Scientific classification
- Kingdom: Animalia
- Phylum: Chordata
- Class: Aves
- Order: Apodiformes
- Family: Trochilidae
- Genus: Polyerata
- Species: P. decora
- Binomial name: Polyerata decora Salvin, 1891

= Charming hummingbird =

- Genus: Polyerata
- Species: decora
- Authority: Salvin, 1891
- Conservation status: LC

Species of bird

The charming hummingbird (Polyerata decora) and also known as the beryl-crowned hummingbird is a species of hummingbird in the family Trochilidae, found in Costa Rica and Panama.
Its natural habitats are subtropical or tropical moist lowland forest and heavily degraded former forest. Staying within the exterior of forests, it searches for scattered flowers and various arthropods for food.

Due to its longer beak and wings, and slight coloring differences, it has been placed in its own species separate from the blue-chested hummingbird.
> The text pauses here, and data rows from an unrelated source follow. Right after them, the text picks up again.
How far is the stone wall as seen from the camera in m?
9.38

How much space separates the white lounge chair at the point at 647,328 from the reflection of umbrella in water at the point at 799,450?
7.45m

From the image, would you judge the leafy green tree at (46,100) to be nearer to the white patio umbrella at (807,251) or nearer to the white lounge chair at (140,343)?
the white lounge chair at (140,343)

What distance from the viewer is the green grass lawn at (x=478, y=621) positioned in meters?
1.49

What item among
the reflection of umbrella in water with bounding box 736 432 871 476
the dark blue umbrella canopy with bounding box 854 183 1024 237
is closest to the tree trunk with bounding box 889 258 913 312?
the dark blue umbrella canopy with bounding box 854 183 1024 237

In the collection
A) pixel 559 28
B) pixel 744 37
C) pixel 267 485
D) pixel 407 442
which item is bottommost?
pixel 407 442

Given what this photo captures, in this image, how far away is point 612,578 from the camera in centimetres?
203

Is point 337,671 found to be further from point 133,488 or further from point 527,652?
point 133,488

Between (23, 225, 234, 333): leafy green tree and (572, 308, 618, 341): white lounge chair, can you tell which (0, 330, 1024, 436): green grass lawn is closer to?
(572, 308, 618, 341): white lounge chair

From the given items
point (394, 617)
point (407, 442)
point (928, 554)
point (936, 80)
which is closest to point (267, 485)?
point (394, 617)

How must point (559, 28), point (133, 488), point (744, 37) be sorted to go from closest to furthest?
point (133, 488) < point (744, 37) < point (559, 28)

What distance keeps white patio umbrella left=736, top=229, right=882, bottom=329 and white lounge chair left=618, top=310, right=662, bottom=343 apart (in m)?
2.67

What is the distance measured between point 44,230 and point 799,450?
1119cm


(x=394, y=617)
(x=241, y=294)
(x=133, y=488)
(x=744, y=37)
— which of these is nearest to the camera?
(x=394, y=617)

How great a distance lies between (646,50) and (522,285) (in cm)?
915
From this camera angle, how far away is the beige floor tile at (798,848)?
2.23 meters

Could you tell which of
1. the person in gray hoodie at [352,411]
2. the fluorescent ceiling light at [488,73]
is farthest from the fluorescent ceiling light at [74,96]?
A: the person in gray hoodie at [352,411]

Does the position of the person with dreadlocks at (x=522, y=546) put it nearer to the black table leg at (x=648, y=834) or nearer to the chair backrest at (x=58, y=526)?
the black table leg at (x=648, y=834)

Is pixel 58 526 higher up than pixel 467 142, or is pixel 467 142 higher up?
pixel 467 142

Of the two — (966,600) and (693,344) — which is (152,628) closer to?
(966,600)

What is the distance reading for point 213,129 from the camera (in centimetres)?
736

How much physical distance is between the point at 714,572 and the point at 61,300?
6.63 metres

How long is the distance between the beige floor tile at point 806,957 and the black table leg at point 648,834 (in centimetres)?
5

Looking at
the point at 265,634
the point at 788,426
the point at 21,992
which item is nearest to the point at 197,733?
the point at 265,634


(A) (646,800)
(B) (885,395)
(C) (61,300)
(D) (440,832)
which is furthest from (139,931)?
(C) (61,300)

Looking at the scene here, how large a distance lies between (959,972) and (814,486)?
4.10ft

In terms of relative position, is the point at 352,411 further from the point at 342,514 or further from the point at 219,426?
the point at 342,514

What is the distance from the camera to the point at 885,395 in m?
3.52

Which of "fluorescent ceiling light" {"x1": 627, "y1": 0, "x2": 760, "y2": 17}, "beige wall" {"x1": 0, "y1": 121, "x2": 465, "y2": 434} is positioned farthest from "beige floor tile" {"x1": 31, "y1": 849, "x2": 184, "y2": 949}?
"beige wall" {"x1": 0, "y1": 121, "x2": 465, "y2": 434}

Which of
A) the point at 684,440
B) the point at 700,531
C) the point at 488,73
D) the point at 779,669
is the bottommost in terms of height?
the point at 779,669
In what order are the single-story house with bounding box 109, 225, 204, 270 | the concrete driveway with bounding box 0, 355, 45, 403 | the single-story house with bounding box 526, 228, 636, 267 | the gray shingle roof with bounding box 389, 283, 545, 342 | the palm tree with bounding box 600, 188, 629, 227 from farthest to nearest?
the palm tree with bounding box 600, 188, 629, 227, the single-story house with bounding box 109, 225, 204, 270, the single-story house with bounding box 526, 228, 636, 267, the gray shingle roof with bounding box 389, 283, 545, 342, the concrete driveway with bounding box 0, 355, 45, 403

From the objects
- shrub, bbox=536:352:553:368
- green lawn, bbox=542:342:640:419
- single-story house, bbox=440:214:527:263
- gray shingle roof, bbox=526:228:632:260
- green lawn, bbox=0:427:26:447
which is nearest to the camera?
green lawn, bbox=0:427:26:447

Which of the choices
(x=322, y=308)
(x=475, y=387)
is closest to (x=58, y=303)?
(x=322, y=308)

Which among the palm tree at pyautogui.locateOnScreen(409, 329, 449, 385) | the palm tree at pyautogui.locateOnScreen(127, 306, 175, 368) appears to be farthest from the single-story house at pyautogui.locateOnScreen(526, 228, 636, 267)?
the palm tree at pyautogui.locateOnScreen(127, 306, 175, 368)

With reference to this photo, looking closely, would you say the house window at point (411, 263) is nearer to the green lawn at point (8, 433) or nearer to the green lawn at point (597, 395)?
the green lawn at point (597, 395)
Leks of up to 12 male birds will sing together in hopes of attracting a mate.

This species was formerly placed in the genus Amazilia. A molecular phylogenetic study published in 2014 found that Amazilia was polyphyletic. In the revised classification to create monophyletic genera, the charming hummingbird was moved to the resurrected genus Polyerata.